Como ustedes saben, Albert Camus era un libertario, un espíritu independiente que situaba la libertad por encima de cosas como el orden, la tradición, la autoridad, la gobernabilidad o la disciplina de partido. Eso, sin embargo, no le impidió pronunciarse en algún que otro momento histórico a favor de una determinada opción política, como recuerda Michel Onfray, uno de sus más activos valedores en la actual escena intelectual francesa. Lo hizo, por ejemplo, a favor de las propuestas socialdemócratas de Pierre Mendès-France en alguna circunstancia particularmente crítica de los años 1950. Y no es que Camus comulgara al 100% con las ideas y el programa de Mendès-France, ni mucho menos; es que, en ese instante preciso, pensaba que debía de comprometerse activamente con aquellas de las posiciones de ese político que venían a coincidir con las suyas. Para Camus el abstencionismo permanente no es la obligación inmutable de un espíritu libertario; saber que la acción de los políticos profesionales está limitada y condicionada por los auténticos poderes –el del dinero en primer lugar– no le impedía apoyar puntualmente a alguno de ellos.

Lo que enseñó Camus al periodismo de hoy

Lo que enseñó Camus al periodismo de hoy

Nadie debería estar al 100% de acuerdo con nadie, ni tan siquiera con uno mismo; la duda y la discrepancia son esenciales a la condición humana. Así que en unas elecciones importantes, como las que se celebran actualmente en España, lo racional, en mi opinión, que en esto intenta seguir la de Camus, es escoger sin excesivas expectativas aquella propuesta que esté más próxima a tus ideas, sentimientos e intereses. Que tal proximidad sea de un 60% o 70%, por seguir hablando en porcentajes, ya es mucho. No se trata de casarse para toda la vida con un líder, un partido o una coalición –en realidad, ni tan siquiera el matrimonio oficial ya es para toda la vida–; se trata de escoger para un período máximo de cuatro años entre lo que existe, no entre lo que nos gustaría que existiese.

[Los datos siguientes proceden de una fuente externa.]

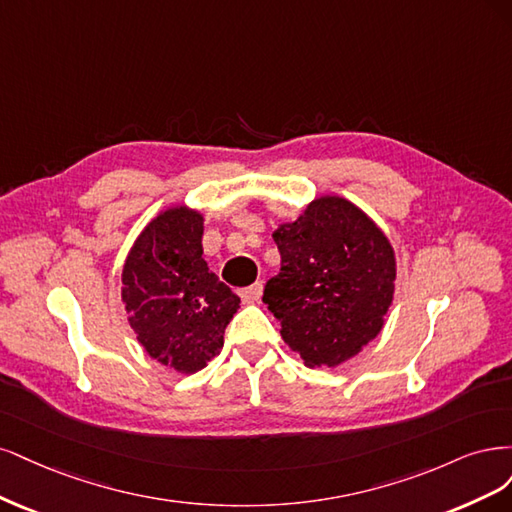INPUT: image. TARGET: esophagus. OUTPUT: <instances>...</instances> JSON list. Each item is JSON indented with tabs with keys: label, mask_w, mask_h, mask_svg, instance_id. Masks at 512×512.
<instances>
[{
	"label": "esophagus",
	"mask_w": 512,
	"mask_h": 512,
	"mask_svg": "<svg viewBox=\"0 0 512 512\" xmlns=\"http://www.w3.org/2000/svg\"><path fill=\"white\" fill-rule=\"evenodd\" d=\"M261 293H263V285H261V283H255V285H251V287L242 289V291H240V298H242L244 302H257V300L261 298Z\"/></svg>",
	"instance_id": "1"
}]
</instances>
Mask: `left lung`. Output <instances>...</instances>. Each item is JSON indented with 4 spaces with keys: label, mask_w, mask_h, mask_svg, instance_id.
<instances>
[{
    "label": "left lung",
    "mask_w": 512,
    "mask_h": 512,
    "mask_svg": "<svg viewBox=\"0 0 512 512\" xmlns=\"http://www.w3.org/2000/svg\"><path fill=\"white\" fill-rule=\"evenodd\" d=\"M272 238L280 272L268 280L263 302L306 366L336 368L381 334L393 302L395 253L364 210L323 195L293 223H280Z\"/></svg>",
    "instance_id": "obj_1"
}]
</instances>
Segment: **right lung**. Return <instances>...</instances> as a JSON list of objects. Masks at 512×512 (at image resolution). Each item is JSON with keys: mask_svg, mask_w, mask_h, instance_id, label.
<instances>
[{"mask_svg": "<svg viewBox=\"0 0 512 512\" xmlns=\"http://www.w3.org/2000/svg\"><path fill=\"white\" fill-rule=\"evenodd\" d=\"M204 217L172 206L148 223L123 266L121 298L144 351L176 372L206 368L223 349L240 298L208 270Z\"/></svg>", "mask_w": 512, "mask_h": 512, "instance_id": "obj_1", "label": "right lung"}]
</instances>
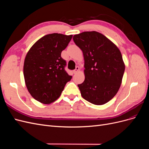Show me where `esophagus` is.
<instances>
[{"mask_svg":"<svg viewBox=\"0 0 149 149\" xmlns=\"http://www.w3.org/2000/svg\"><path fill=\"white\" fill-rule=\"evenodd\" d=\"M79 67H76V68H75V70H73V73L74 74H76V73H78V71H79Z\"/></svg>","mask_w":149,"mask_h":149,"instance_id":"esophagus-1","label":"esophagus"}]
</instances>
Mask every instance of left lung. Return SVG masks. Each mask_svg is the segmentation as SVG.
<instances>
[{"label": "left lung", "instance_id": "left-lung-1", "mask_svg": "<svg viewBox=\"0 0 149 149\" xmlns=\"http://www.w3.org/2000/svg\"><path fill=\"white\" fill-rule=\"evenodd\" d=\"M84 60L85 79L78 86L82 97L95 105H102L114 97L125 70L122 54L116 45L96 31L73 36Z\"/></svg>", "mask_w": 149, "mask_h": 149}]
</instances>
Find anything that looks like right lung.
Returning <instances> with one entry per match:
<instances>
[{
  "instance_id": "right-lung-1",
  "label": "right lung",
  "mask_w": 149,
  "mask_h": 149,
  "mask_svg": "<svg viewBox=\"0 0 149 149\" xmlns=\"http://www.w3.org/2000/svg\"><path fill=\"white\" fill-rule=\"evenodd\" d=\"M73 35L52 33L36 42L26 53L24 76L26 88L35 100L45 104L55 101L71 79L65 70L61 52Z\"/></svg>"
}]
</instances>
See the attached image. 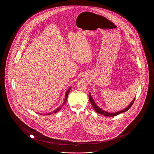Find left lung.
<instances>
[{
	"mask_svg": "<svg viewBox=\"0 0 154 154\" xmlns=\"http://www.w3.org/2000/svg\"><path fill=\"white\" fill-rule=\"evenodd\" d=\"M89 101H90V102L91 103L92 106H93V107L94 108V109L95 110L96 112H97V113H99V114H100L103 115V116H107V117H114V116H116L118 115V114H121V113H123V112H124L125 111H128V110H129V109L132 107V104H133L134 101V100H135V98H134V99L133 100V101H132V102L129 104V105H128V107H126L124 109L121 110V111H119L115 112H108V111H104V110L101 109L100 108H99V107L96 105V103L95 102L94 99H93L92 97L91 96V93H89Z\"/></svg>",
	"mask_w": 154,
	"mask_h": 154,
	"instance_id": "left-lung-1",
	"label": "left lung"
}]
</instances>
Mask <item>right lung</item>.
Returning <instances> with one entry per match:
<instances>
[{"instance_id": "1", "label": "right lung", "mask_w": 154, "mask_h": 154, "mask_svg": "<svg viewBox=\"0 0 154 154\" xmlns=\"http://www.w3.org/2000/svg\"><path fill=\"white\" fill-rule=\"evenodd\" d=\"M71 88L72 87H70V88H69V89L66 92V94H65V99H64V102L63 103H62V104L61 105V106H60L59 107H58V108H57L56 110H54V111H52V112H49V113H47V114H43L44 116H47V115H51V114H54V113H56V112H58L59 111H60V109H62V107L63 106V105L65 104V103H66V100H67V97H68V95H69V92H70V89H71ZM41 115L42 114H40Z\"/></svg>"}]
</instances>
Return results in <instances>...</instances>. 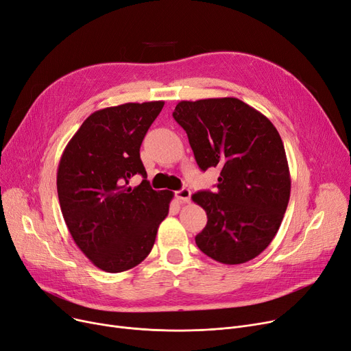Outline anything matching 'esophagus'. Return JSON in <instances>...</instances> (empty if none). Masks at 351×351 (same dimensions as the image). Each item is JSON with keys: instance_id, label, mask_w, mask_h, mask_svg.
<instances>
[{"instance_id": "34e87169", "label": "esophagus", "mask_w": 351, "mask_h": 351, "mask_svg": "<svg viewBox=\"0 0 351 351\" xmlns=\"http://www.w3.org/2000/svg\"><path fill=\"white\" fill-rule=\"evenodd\" d=\"M175 195L180 202H189L191 201V191L188 188H182L180 191H176Z\"/></svg>"}]
</instances>
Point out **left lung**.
<instances>
[{
	"instance_id": "1",
	"label": "left lung",
	"mask_w": 351,
	"mask_h": 351,
	"mask_svg": "<svg viewBox=\"0 0 351 351\" xmlns=\"http://www.w3.org/2000/svg\"><path fill=\"white\" fill-rule=\"evenodd\" d=\"M173 119L186 132L197 166L221 171L215 192L192 195L208 217L195 237L197 248L228 265L251 261L278 232L291 192L280 133L235 97L179 101Z\"/></svg>"
}]
</instances>
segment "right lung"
I'll return each mask as SVG.
<instances>
[{"label": "right lung", "instance_id": "1", "mask_svg": "<svg viewBox=\"0 0 351 351\" xmlns=\"http://www.w3.org/2000/svg\"><path fill=\"white\" fill-rule=\"evenodd\" d=\"M165 101L125 103L91 113L67 143L57 169V193L82 252L106 272L128 271L154 248L167 217L171 191H154L141 145ZM144 180L134 189L130 179Z\"/></svg>", "mask_w": 351, "mask_h": 351}]
</instances>
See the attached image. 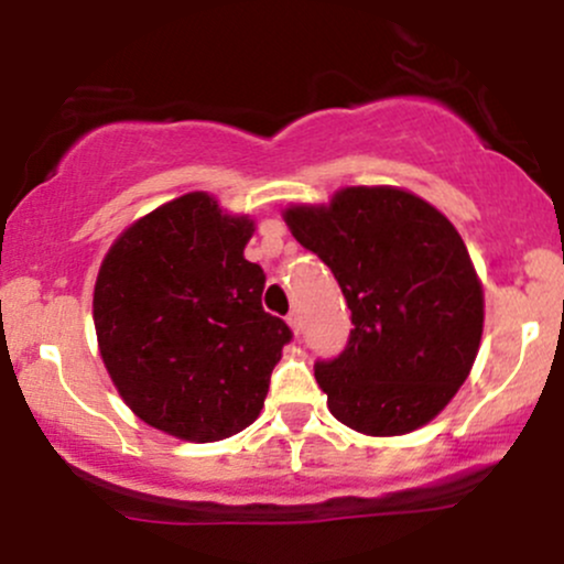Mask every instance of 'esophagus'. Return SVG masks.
<instances>
[{
	"instance_id": "esophagus-1",
	"label": "esophagus",
	"mask_w": 564,
	"mask_h": 564,
	"mask_svg": "<svg viewBox=\"0 0 564 564\" xmlns=\"http://www.w3.org/2000/svg\"><path fill=\"white\" fill-rule=\"evenodd\" d=\"M286 323H289V328H291V332H294V334H300V328H302V321H300V315H296V313H289Z\"/></svg>"
}]
</instances>
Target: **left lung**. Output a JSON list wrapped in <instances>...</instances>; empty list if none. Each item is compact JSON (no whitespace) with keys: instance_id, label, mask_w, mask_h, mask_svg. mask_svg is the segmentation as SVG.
Here are the masks:
<instances>
[{"instance_id":"1","label":"left lung","mask_w":564,"mask_h":564,"mask_svg":"<svg viewBox=\"0 0 564 564\" xmlns=\"http://www.w3.org/2000/svg\"><path fill=\"white\" fill-rule=\"evenodd\" d=\"M332 268L352 313L345 352L315 364L328 411L349 430H419L469 377L482 339V283L458 230L416 193L355 185L283 212Z\"/></svg>"}]
</instances>
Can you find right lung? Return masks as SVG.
<instances>
[{"mask_svg":"<svg viewBox=\"0 0 564 564\" xmlns=\"http://www.w3.org/2000/svg\"><path fill=\"white\" fill-rule=\"evenodd\" d=\"M254 219L196 191L134 219L95 281L108 377L134 416L187 443H217L260 416L291 339L262 310L264 273L243 257Z\"/></svg>","mask_w":564,"mask_h":564,"instance_id":"obj_1","label":"right lung"}]
</instances>
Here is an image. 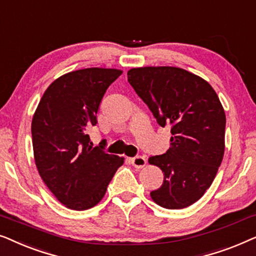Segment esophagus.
<instances>
[{
  "instance_id": "esophagus-1",
  "label": "esophagus",
  "mask_w": 256,
  "mask_h": 256,
  "mask_svg": "<svg viewBox=\"0 0 256 256\" xmlns=\"http://www.w3.org/2000/svg\"><path fill=\"white\" fill-rule=\"evenodd\" d=\"M130 162L132 164V166L141 169V168L146 166V160L144 156H136V157H132V158H130Z\"/></svg>"
}]
</instances>
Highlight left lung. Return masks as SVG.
<instances>
[{
    "label": "left lung",
    "instance_id": "8db88e82",
    "mask_svg": "<svg viewBox=\"0 0 256 256\" xmlns=\"http://www.w3.org/2000/svg\"><path fill=\"white\" fill-rule=\"evenodd\" d=\"M128 82L160 127L170 126V148L148 162L162 170L160 188L150 197L164 208L199 200L211 186L225 152L226 115L210 84L174 66L130 68Z\"/></svg>",
    "mask_w": 256,
    "mask_h": 256
}]
</instances>
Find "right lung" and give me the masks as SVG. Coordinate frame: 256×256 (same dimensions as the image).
<instances>
[{"mask_svg": "<svg viewBox=\"0 0 256 256\" xmlns=\"http://www.w3.org/2000/svg\"><path fill=\"white\" fill-rule=\"evenodd\" d=\"M121 70L90 68L62 74L45 90L31 122L40 176L65 208L84 211L104 198L124 157L90 144L104 94Z\"/></svg>", "mask_w": 256, "mask_h": 256, "instance_id": "1", "label": "right lung"}]
</instances>
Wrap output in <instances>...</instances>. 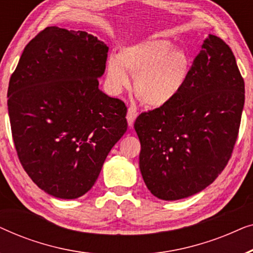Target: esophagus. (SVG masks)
Returning <instances> with one entry per match:
<instances>
[{
  "label": "esophagus",
  "instance_id": "34e87169",
  "mask_svg": "<svg viewBox=\"0 0 253 253\" xmlns=\"http://www.w3.org/2000/svg\"><path fill=\"white\" fill-rule=\"evenodd\" d=\"M137 116H138V112H137L136 107H133V106L129 107V108H127L126 120H127V124H129L130 127H132L133 122H134V120L137 119Z\"/></svg>",
  "mask_w": 253,
  "mask_h": 253
}]
</instances>
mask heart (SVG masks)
Segmentation results:
<instances>
[{"instance_id":"obj_1","label":"heart","mask_w":253,"mask_h":253,"mask_svg":"<svg viewBox=\"0 0 253 253\" xmlns=\"http://www.w3.org/2000/svg\"><path fill=\"white\" fill-rule=\"evenodd\" d=\"M108 78L115 89L130 84L141 101L152 107L170 102L178 94L190 74V60L184 51L175 49L170 41L152 39L124 48L119 56L108 60Z\"/></svg>"}]
</instances>
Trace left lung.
<instances>
[{"label":"left lung","instance_id":"8db88e82","mask_svg":"<svg viewBox=\"0 0 253 253\" xmlns=\"http://www.w3.org/2000/svg\"><path fill=\"white\" fill-rule=\"evenodd\" d=\"M244 99L233 51L210 34L178 94L134 122L140 172L152 195L177 200L215 181L233 153Z\"/></svg>","mask_w":253,"mask_h":253}]
</instances>
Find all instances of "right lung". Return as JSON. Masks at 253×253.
<instances>
[{
	"mask_svg": "<svg viewBox=\"0 0 253 253\" xmlns=\"http://www.w3.org/2000/svg\"><path fill=\"white\" fill-rule=\"evenodd\" d=\"M107 53L92 34L49 26L26 44L10 78L17 155L31 179L56 198L85 195L127 129L126 103L99 89Z\"/></svg>",
	"mask_w": 253,
	"mask_h": 253,
	"instance_id": "add662e5",
	"label": "right lung"
}]
</instances>
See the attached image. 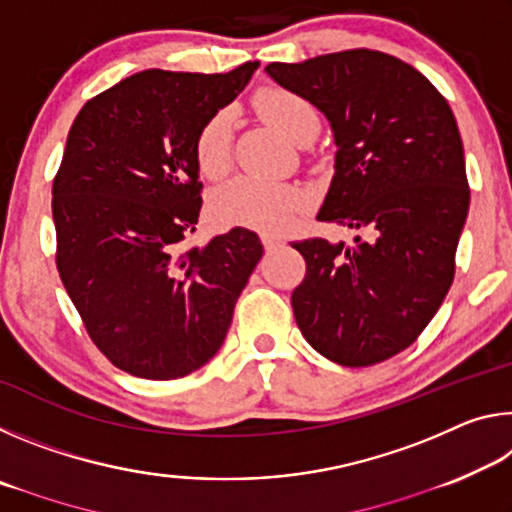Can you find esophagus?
I'll use <instances>...</instances> for the list:
<instances>
[{
  "label": "esophagus",
  "mask_w": 512,
  "mask_h": 512,
  "mask_svg": "<svg viewBox=\"0 0 512 512\" xmlns=\"http://www.w3.org/2000/svg\"><path fill=\"white\" fill-rule=\"evenodd\" d=\"M262 244L266 248V253H273V250H277L282 246V239L275 237V235H268V232H264L262 235Z\"/></svg>",
  "instance_id": "34e87169"
}]
</instances>
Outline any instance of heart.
Wrapping results in <instances>:
<instances>
[{
	"instance_id": "obj_1",
	"label": "heart",
	"mask_w": 512,
	"mask_h": 512,
	"mask_svg": "<svg viewBox=\"0 0 512 512\" xmlns=\"http://www.w3.org/2000/svg\"><path fill=\"white\" fill-rule=\"evenodd\" d=\"M255 108L268 124L282 135L298 142L307 131H316L318 117L314 106L289 90H264L255 97ZM232 151V112L221 110L205 121L196 137V162L207 178H219L230 167ZM302 196L296 187L273 183L253 176H239L223 183L212 196V212L228 225L277 228L298 210Z\"/></svg>"
}]
</instances>
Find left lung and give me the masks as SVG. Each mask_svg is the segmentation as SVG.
<instances>
[{
    "instance_id": "left-lung-1",
    "label": "left lung",
    "mask_w": 512,
    "mask_h": 512,
    "mask_svg": "<svg viewBox=\"0 0 512 512\" xmlns=\"http://www.w3.org/2000/svg\"><path fill=\"white\" fill-rule=\"evenodd\" d=\"M266 74L323 112L334 176L318 221L359 232L352 244L296 241L307 262L293 316L316 352L339 366L391 359L418 339L454 280L470 210L456 117L404 60L350 49Z\"/></svg>"
}]
</instances>
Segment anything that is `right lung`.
<instances>
[{
    "mask_svg": "<svg viewBox=\"0 0 512 512\" xmlns=\"http://www.w3.org/2000/svg\"><path fill=\"white\" fill-rule=\"evenodd\" d=\"M257 67L146 69L90 99L69 128L51 189L58 273L94 345L135 377L205 366L264 255L246 228L185 246L203 205L198 131Z\"/></svg>",
    "mask_w": 512,
    "mask_h": 512,
    "instance_id": "right-lung-1",
    "label": "right lung"
}]
</instances>
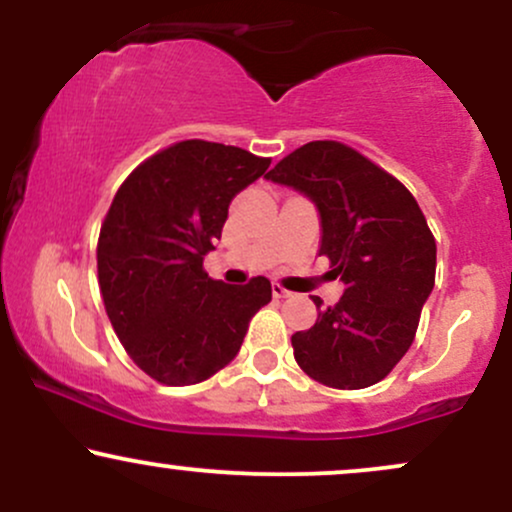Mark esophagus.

No estaré en mi circunscripción electoral el próximo domingo, así que ya he votado por correo. Lo he hecho a favor de quienes no solo proponen un cambio de presidente y de gobierno, sino que también desean explícitamente la apertura de un nuevo ciclo en la vida política española que introduzca algo más libertad, pluralidad e igualdad y algo menos de autoritarismo, corrupción e injusticia. ¿Quiere esto decir que esa opción me parece sublime, perfecta, irreprochable? En absoluto. ¿Quiere esto decir que adoro a sus dirigentes hasta babear cada vez que salen en la tele? Para nada. ¿Quiere esto decir que, hagan lo que hagan en los próximos cuatro años, los seguiré apoyando hasta el fin de mis días? Ni de coña.

No soy religioso, no abordo unas elecciones con un espíritu de fe y comunión inalterables. Como tantos de mis pensadores favoritos, incluido Camus, pienso que el cambio es lo único constante en esta vida. Y como el personaje de Osgood Fielding III al final de la película Con faldas y a lo loco, sé que nadie es perfecto.